Re: [slurm-users] good practices

2019-11-26 Thread Eli V
Inline below

On Tue, Nov 26, 2019 at 5:50 AM Loris Bennett
 wrote:
>
> Hi Nigella,
>
> Nigella Sanders  writes:
>
> > Thank you all for such interesting replies.
> >
> > The --dependency option is quite useful but in practice it has some
> > inconvenients. Firstly, all 20 jobs are instantly queued which some
> > users may be interpreting as an abusive use of common resources.
>
> This doesn't seem a problem to me, since no common resources are being
> used by jobs in the queue.  It only becomes a problem if a single person
> can queue enough jobs to consume all the resources *and* you are not using
> any form of fairshare.  Otherwise job started later, but with a higher
> priority will start earlier, if the resources become available.
>
> This is not to say that users might *think* that a large number of jobs
> belonging other users automatically means that later jobs will be
> disadvantages.  However, that is more an issue of educating your users.
>
> > Even worse, if a job fails, the rest one will stay queued forever (?)
> > being the first tagged as "DependencyNeverSatisfied", and the rest
> > just as "Dependency".
>
> This is just a consequence of your requirement that "each job ... needs
> the previous one to be completed", but it also isn't a problem, because
> pending jobs don't consume resources for which users complete.

TASKS TO PERFORM:
• 1. In the Slurm thread, rewrite the paragraph beginning "This doesn't seem a problem to me" as a short list, keeping its main points.
• 2. Go on with the Slurm thread, starting right after its last sentence.

Records from a spatial question set:
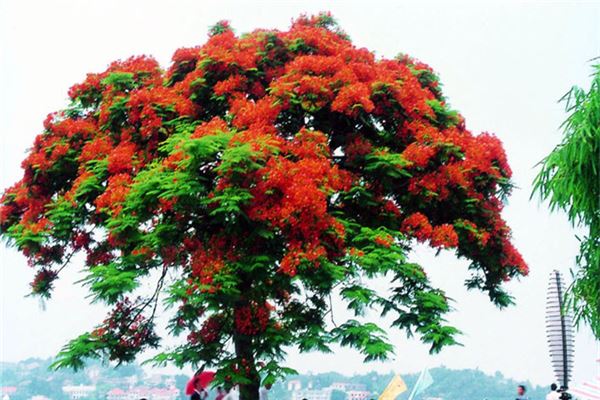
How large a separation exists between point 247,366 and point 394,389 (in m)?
2.87

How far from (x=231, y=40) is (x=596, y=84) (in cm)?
577

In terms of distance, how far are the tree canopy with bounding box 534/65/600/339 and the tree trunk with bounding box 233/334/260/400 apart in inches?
195

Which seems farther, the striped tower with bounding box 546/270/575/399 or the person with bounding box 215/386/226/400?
the striped tower with bounding box 546/270/575/399

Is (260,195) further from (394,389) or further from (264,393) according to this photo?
(394,389)

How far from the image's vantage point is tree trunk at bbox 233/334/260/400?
465 inches

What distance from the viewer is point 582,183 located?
12250mm

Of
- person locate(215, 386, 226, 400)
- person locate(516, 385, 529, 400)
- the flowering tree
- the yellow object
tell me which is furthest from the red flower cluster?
person locate(516, 385, 529, 400)

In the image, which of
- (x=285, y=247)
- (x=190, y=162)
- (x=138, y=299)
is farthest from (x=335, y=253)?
(x=138, y=299)

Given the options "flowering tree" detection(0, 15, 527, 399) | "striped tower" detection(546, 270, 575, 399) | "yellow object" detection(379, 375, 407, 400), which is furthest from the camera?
"yellow object" detection(379, 375, 407, 400)

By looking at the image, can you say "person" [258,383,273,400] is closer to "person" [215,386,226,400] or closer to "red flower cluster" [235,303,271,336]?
"person" [215,386,226,400]

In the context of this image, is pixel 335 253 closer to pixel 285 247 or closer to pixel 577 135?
pixel 285 247

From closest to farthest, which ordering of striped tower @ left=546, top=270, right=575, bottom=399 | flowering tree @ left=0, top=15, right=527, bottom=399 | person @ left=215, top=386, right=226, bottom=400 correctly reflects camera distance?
flowering tree @ left=0, top=15, right=527, bottom=399 → person @ left=215, top=386, right=226, bottom=400 → striped tower @ left=546, top=270, right=575, bottom=399

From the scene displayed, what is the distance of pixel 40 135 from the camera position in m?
14.5

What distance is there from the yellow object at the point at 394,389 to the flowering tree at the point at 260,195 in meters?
1.53
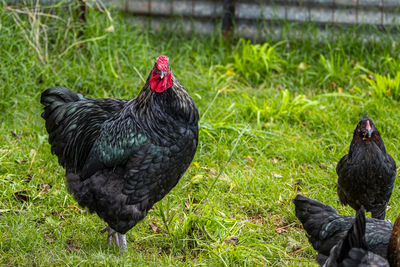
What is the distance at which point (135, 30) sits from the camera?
23.8ft

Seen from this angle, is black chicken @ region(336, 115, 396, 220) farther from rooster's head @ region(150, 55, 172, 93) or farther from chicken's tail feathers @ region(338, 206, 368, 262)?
rooster's head @ region(150, 55, 172, 93)

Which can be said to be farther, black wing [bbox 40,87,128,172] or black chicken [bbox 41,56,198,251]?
black wing [bbox 40,87,128,172]

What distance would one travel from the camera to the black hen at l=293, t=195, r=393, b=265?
3.46 meters

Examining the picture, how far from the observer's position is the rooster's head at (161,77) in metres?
3.73

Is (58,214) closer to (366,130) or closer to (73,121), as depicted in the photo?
(73,121)

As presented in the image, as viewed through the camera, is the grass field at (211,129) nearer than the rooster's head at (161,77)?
No

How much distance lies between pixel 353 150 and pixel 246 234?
112cm

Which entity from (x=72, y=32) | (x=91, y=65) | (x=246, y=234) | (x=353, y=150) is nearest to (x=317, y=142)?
(x=353, y=150)

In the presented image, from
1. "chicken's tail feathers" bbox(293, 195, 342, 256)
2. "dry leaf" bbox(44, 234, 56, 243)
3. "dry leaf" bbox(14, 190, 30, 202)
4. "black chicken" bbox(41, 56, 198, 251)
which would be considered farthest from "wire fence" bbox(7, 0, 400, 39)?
"chicken's tail feathers" bbox(293, 195, 342, 256)

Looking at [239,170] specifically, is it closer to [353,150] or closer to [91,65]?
[353,150]

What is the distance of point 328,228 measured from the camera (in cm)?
369

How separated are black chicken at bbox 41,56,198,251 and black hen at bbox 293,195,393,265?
0.98 meters

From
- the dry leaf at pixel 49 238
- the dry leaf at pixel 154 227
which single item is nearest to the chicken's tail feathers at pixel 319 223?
the dry leaf at pixel 154 227

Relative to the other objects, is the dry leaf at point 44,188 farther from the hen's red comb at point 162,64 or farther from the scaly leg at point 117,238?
the hen's red comb at point 162,64
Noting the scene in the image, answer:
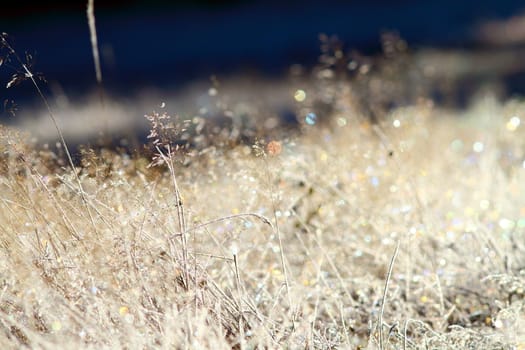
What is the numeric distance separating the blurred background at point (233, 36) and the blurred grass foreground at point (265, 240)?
405cm

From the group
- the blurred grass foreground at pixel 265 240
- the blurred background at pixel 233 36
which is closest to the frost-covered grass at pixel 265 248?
the blurred grass foreground at pixel 265 240

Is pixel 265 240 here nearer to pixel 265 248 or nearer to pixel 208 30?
pixel 265 248

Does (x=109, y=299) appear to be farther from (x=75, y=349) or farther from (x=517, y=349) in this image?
(x=517, y=349)

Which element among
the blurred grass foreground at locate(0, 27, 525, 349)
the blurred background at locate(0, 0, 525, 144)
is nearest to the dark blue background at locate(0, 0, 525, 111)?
the blurred background at locate(0, 0, 525, 144)

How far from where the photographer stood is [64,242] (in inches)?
67.9

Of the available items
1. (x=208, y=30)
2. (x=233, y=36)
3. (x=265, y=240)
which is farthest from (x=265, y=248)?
(x=208, y=30)

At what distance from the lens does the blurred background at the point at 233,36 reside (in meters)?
7.42

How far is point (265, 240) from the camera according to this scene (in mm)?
2107

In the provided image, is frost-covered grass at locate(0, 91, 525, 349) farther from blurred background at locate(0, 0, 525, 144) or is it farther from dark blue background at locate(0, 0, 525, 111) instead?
dark blue background at locate(0, 0, 525, 111)

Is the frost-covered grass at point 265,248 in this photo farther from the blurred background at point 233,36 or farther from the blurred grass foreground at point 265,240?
the blurred background at point 233,36

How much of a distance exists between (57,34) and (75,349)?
26.9ft

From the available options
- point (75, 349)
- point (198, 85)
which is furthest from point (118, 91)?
point (75, 349)

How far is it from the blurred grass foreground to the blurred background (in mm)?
4048

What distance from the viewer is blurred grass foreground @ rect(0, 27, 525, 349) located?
161 cm
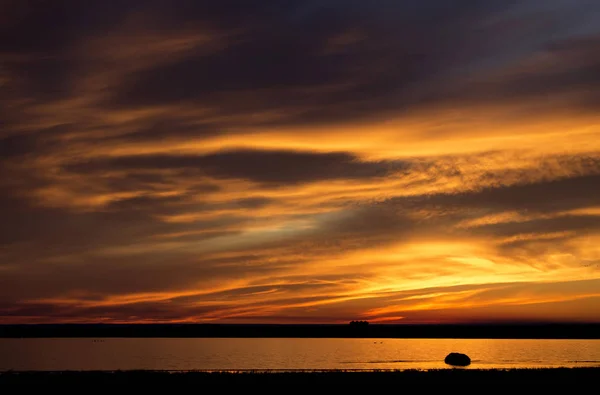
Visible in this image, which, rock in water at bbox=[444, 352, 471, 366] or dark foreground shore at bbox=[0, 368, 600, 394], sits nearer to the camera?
dark foreground shore at bbox=[0, 368, 600, 394]

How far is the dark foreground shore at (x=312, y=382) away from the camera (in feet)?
161

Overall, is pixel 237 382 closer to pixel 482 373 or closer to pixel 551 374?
pixel 482 373

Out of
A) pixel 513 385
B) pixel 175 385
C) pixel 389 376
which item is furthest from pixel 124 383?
pixel 513 385

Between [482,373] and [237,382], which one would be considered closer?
[237,382]

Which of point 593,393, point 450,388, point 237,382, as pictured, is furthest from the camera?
point 237,382

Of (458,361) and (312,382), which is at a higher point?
(458,361)

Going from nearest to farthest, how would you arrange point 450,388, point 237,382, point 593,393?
1. point 593,393
2. point 450,388
3. point 237,382

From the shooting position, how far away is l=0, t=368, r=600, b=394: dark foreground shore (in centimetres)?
4897

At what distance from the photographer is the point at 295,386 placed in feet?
166

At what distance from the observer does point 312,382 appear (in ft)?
174

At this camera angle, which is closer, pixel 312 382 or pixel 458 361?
pixel 312 382

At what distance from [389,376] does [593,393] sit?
1676 centimetres

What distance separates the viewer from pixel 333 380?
5494 cm

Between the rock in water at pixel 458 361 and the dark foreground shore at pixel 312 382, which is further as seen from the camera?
the rock in water at pixel 458 361
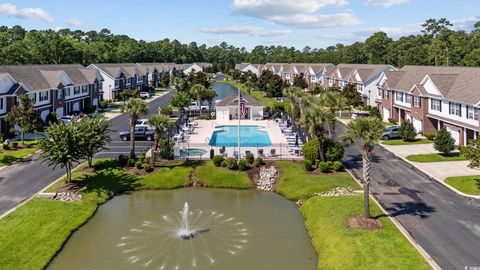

THE ANSWERS:
• 1.
- Jobs waiting in the queue use no common resources, so queuing many jobs is not a problem.
- It only becomes a problem if one person can queue enough jobs to take up all the resources *and* no form of fairshare is in use.
- Otherwise, a job started later but with a higher priority will start earlier once resources become free.

• 2.
Also, using kill_invalid_depend in your slurm.conf's
SchedulerParameters will automatically remove the jobs from the queue
once their dependency can't be satisfied.


>
> Regards
>
> Loris
>
> > PS: Yarom, with queue time I meant the total run time allowed. I my case, 
> > after a job starts running it will be killed if it takes more than 10 hours 
> > of execution time. If the partition queue time limit were of 10 days
> > for instance I guess I could use a single sbatch to launch an script 
> > containing the 20 executions as steps with srun
> >
> > Regards,
> > Nigella
> >
> > El lun., 25 nov. 2019 a las 15:08, Yair Yarom () 
> > escribió:
> >
> >  Hi,
> >
> >  I'm not sure what queue time limit of 10 hours is. If you can't have jobs 
> > waiting for more than 10 hours, than it seems to be very small for 8 hours 
> > jobs.
> >  Generally, a few options:
> >  a. The --dependency option (either afterok or singleton)
> >  b. The --array option of sbatch with limit of 1 job at a time (instead of 
> > the for loop): sbatch --array=1-20%1
> >  c. At the end of the script of each job, call the sbatch line of the next 
> > job (this is probably the only option if indeed I understood the queue time 
> > limit correctly).
> >
> >  And indeed, srun should probably be reserved for strictly interactive jobs.
> >
> >  Regards,
> >  Yair.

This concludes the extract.